L'Explication Prémisse
Cet article protège le débiteur lorsque le créancier empêche l'exécution de l'obligation après qu'on l'a formellement mis en demeure. Si, deux mois après la mise en demeure, l'obstruction continue, le débiteur peut soit déposer la somme due à la Caisse des dépôts et consignations (pour une obligation d'argent), soit confier la chose à remettre à un gardien professionnel (séquestre) si l'obligation porte sur une chose. Si garder la chose est impossible ou trop cher, le juge peut autoriser sa vente (à l'amiable ou aux enchères) et le produit, diminué des frais, est alors consigné à la Caisse des dépôts. Une fois la consignation ou le séquestre notifié au créancier, le débiteur est libéré de son obligation.
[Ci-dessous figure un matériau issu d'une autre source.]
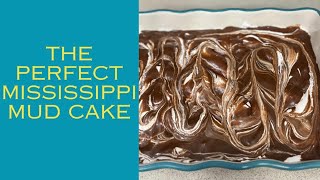 How to Make Mississippi Mud Cake [upl. by Sugirdor]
Vous devez rembourser un prêt personnel. Vous envoyez une mise en demeure au prêteur pour lui proposer de payer, mais il refuse ou empêche la remise de la somme. Deux mois après la mise en demeure, pour vous protéger, vous déposez la somme due à la Caisse des dépôts et consignations et vous en informez le créancier par écrit. À partir de cette notification, vous n'êtes plus tenu de payer une seconde fois ; l'argent est conservé jusqu'à ce qu'un règlement entre les parties ou une décision judiciaire en dispose.
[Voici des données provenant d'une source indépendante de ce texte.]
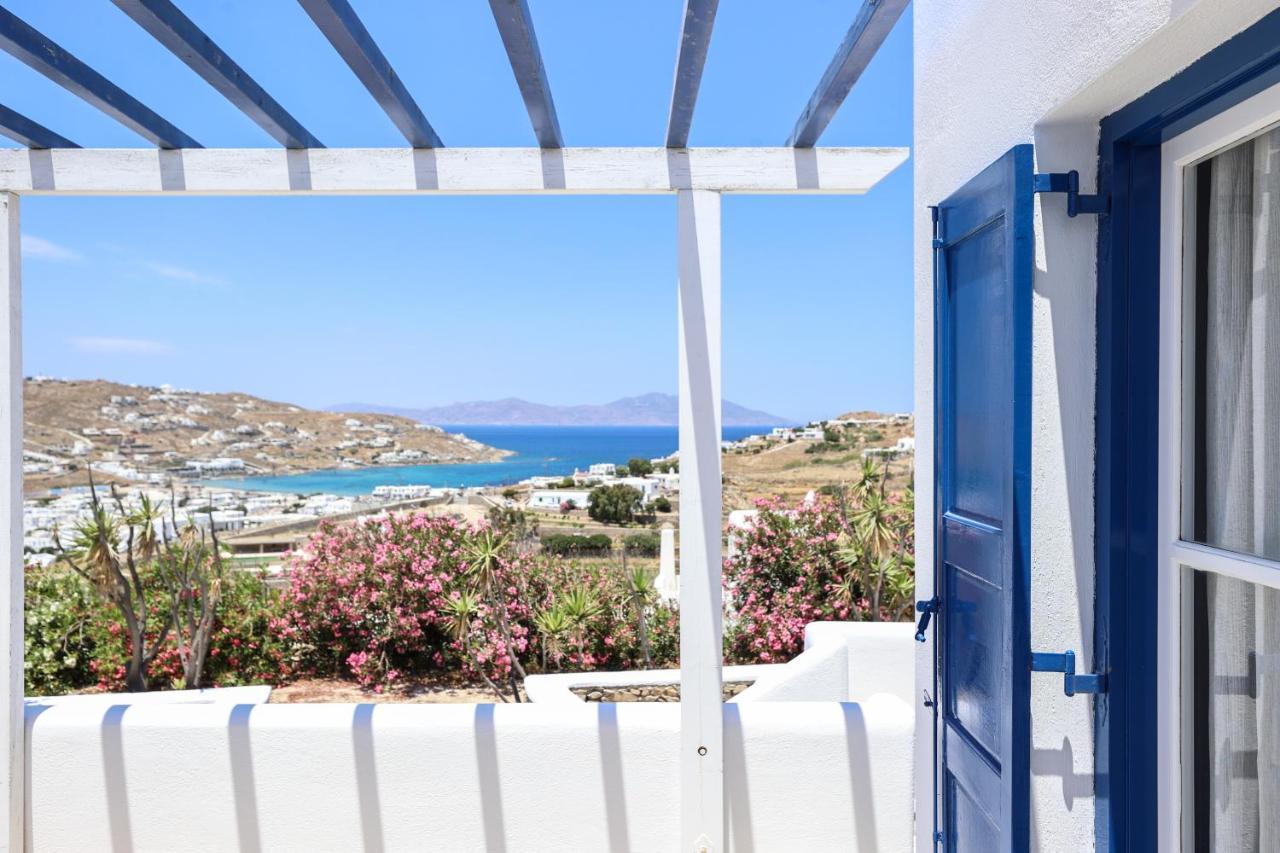 Mykonos In White Mykonos Town Exterior foto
- L'obligation du débiteur doit être empêchée (obstruction) et cela doit persister deux mois après une mise en demeure.
- Pour une obligation de somme d'argent : possibilité de consignation à la Caisse des dépôts et consignations (CDC).
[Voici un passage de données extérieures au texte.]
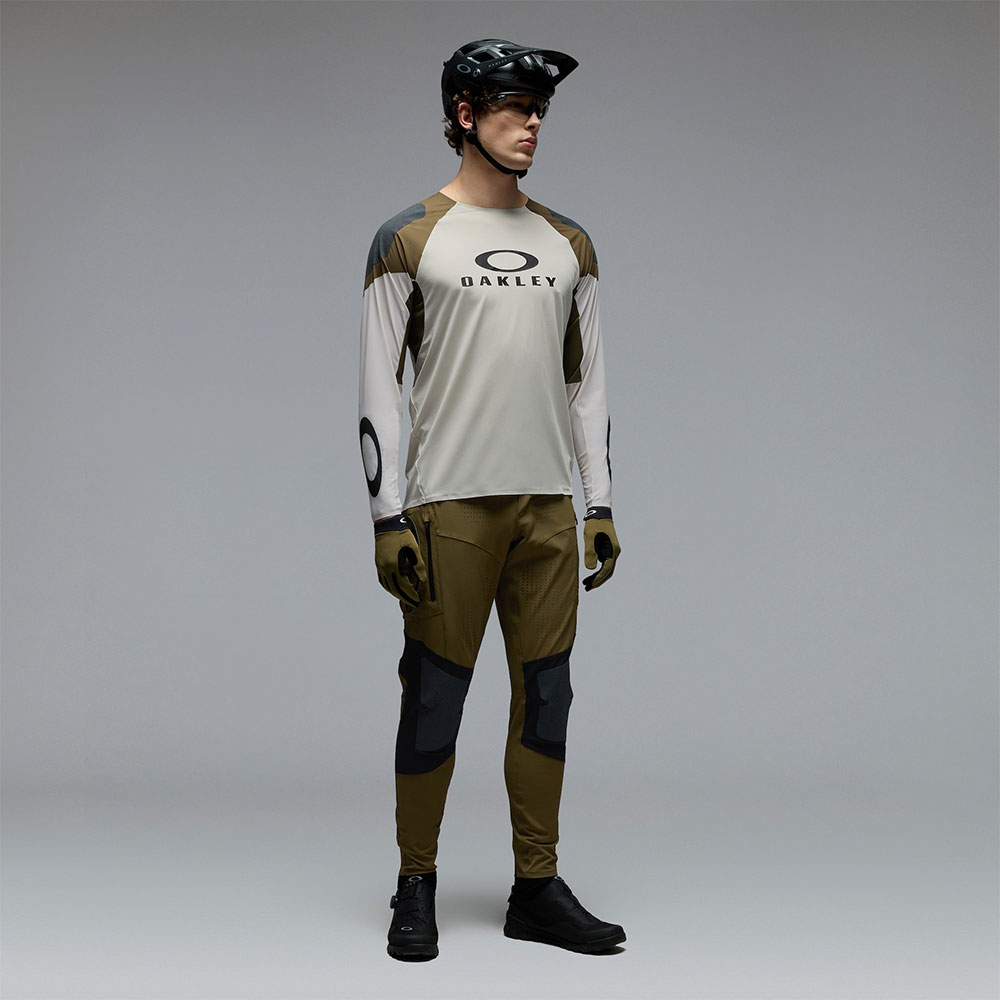 Seeker Edge LS Jersey - MTB Langarmtrikot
- Pour une obligation de livraison d'une chose : possibilité de séquestrer la chose auprès d'un gardien professionnel.
- Si le séquestre est impossible ou disproportionné, le juge peut autoriser la vente amiable ou aux enchères de la chose.
- Le produit de la vente, après déduction des frais, est consigné à la Caisse des dépôts et consignations.
- La consignation ou le séquestre doit être notifié au créancier ; cette notification libère le débiteur de son obligation.
- La mesure vise à protéger le débiteur contre l'obstruction du créancier tout en conservant les droits du créancier (le prix est conservé).
- Des formalités et, le cas échéant, un contrôle judiciaire sont prévus, notamment pour l'autorisation de vente et la déduction des frais.